◆ Task requirements: Beginning at the line containing "What is the distance" and continuing to the end of the records below, give each line again exactly as it stands, and only those lines.

:::

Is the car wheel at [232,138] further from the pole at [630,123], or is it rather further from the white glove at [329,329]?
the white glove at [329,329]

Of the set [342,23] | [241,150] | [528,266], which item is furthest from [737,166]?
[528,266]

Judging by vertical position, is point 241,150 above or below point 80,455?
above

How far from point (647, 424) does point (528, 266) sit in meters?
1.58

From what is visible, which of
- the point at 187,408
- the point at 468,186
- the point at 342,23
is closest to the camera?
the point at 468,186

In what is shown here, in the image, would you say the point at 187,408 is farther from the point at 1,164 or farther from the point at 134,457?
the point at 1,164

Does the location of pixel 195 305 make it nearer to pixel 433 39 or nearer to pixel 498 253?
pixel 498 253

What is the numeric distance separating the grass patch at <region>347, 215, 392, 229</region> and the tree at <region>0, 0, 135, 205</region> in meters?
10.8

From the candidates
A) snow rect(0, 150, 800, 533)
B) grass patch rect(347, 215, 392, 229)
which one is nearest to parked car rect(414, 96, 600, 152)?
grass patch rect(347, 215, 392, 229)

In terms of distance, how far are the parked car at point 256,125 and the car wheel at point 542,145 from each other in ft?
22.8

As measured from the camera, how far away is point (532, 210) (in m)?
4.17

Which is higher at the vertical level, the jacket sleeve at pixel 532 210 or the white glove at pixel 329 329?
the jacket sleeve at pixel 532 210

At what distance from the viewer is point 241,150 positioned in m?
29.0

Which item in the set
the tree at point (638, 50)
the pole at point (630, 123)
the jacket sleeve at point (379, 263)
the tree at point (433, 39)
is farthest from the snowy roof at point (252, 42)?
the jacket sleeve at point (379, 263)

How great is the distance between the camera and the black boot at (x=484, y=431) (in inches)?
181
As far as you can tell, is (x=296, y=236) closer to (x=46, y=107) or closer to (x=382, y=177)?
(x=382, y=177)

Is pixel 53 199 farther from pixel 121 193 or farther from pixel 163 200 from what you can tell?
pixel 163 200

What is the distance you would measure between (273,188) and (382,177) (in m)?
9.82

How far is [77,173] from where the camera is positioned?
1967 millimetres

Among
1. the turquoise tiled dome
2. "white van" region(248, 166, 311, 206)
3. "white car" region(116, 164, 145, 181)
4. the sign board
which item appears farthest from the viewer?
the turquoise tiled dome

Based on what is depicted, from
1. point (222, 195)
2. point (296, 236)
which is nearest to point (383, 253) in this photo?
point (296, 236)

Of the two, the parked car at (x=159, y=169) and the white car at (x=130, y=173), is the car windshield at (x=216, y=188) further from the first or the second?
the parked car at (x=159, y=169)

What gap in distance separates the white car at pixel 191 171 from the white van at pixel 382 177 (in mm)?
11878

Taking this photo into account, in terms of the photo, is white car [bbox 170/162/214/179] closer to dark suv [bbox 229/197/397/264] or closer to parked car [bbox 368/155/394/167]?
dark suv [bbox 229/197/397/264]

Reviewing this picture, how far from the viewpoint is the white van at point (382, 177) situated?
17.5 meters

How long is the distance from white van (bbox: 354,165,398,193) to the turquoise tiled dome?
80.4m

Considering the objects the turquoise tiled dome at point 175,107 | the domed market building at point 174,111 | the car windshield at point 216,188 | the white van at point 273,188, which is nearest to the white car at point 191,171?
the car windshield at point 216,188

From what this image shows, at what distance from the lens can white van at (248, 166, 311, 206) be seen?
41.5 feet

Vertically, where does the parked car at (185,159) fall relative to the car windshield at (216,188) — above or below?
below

:::

◆ Response below:
What is the distance you would measure between (273,188) and (382,177) (in m)?
9.82

How far is [77,173] from where the camera is positioned?
1967 millimetres

Among
1. the turquoise tiled dome
2. "white van" region(248, 166, 311, 206)
3. "white car" region(116, 164, 145, 181)
4. the sign board
which item appears farthest from the viewer?
the turquoise tiled dome

Based on what is depicted, from
1. point (222, 195)
2. point (296, 236)
which is nearest to point (383, 253) in this photo?
point (296, 236)

Of the two, the parked car at (x=159, y=169) and the white car at (x=130, y=173), is the car windshield at (x=216, y=188) further from the first or the second?
the parked car at (x=159, y=169)

What gap in distance separates the white car at pixel 191 171 from the white van at pixel 382 177 (in mm)?
11878

Taking this photo into account, in terms of the photo, is white car [bbox 170/162/214/179] closer to dark suv [bbox 229/197/397/264] or closer to parked car [bbox 368/155/394/167]?
dark suv [bbox 229/197/397/264]

Reviewing this picture, how far from the viewpoint is the white van at point (382, 177) situated?
17.5 meters

How long is the distance from white van (bbox: 354,165,398,193) to the turquoise tiled dome?
80.4m

Considering the objects the turquoise tiled dome at point 175,107 | the domed market building at point 174,111 | the car windshield at point 216,188 | the white van at point 273,188, which is nearest to the white car at point 191,171?
the car windshield at point 216,188

From what this image shows, at what distance from the lens can white van at (248, 166, 311, 206) be seen?
41.5 feet

Vertically, where does the parked car at (185,159) fall relative to the car windshield at (216,188) — above or below?
below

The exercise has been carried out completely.